ELLARIÓN y Barbaresco cenaban juntos en casa del último, servidos por un vejete, mal vestido y sucio, al que se reducía toda la servidumbre. Los manjares eran de una frugalidad superior a la del convento de Cigliano en Cuaresma, y el vino áspero y flojo.
Terminado el ágape, retiróse el criado después de encender dos velas, y Bellarión, tomando un tono solemne, sorprendió a Barbaresco al decir:
—Tenemos que hablar, vos y yo, caballero. Ya os he dicho que la princesa no enviaba respuesta a vuestro mensaje, como es la verdad, pero no os he dicho que ella os envía uno, en respuesta a ciertas sospechas que le comuniqué.

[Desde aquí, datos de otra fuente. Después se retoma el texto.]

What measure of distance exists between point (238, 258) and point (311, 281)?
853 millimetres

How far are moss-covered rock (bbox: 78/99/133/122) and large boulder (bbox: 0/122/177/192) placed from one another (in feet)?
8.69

Barbaresco le miraba con boca y ojos abiertos. Necesitó una pausa para preguntar:
—¿Por qué no me lo habéis dicho antes?
—He preferido esperar, por el temor de quedarme sin cena. Era de suponer que os ofendierais por haber comunicado yo mis sospechas a su Alteza. Pero la pobre señora estaba tan deprimida por vuestra inacción, que yo, por animarla, me atreví a expresar la opinión de que tal vez no erais tan apáticos como aparentabais ser.
Por muy conventual que hubiera sido la educación de nuestro héroe, no parecía que le hubieran inculcado el respeto a la estricta verdad. Tenía un don especial para el disimulo, y si se le hubiera hecho ese cargo, habría contestado, sin duda, que Platón le enseñó a distinguir entre la mentira de los labios y la del corazón.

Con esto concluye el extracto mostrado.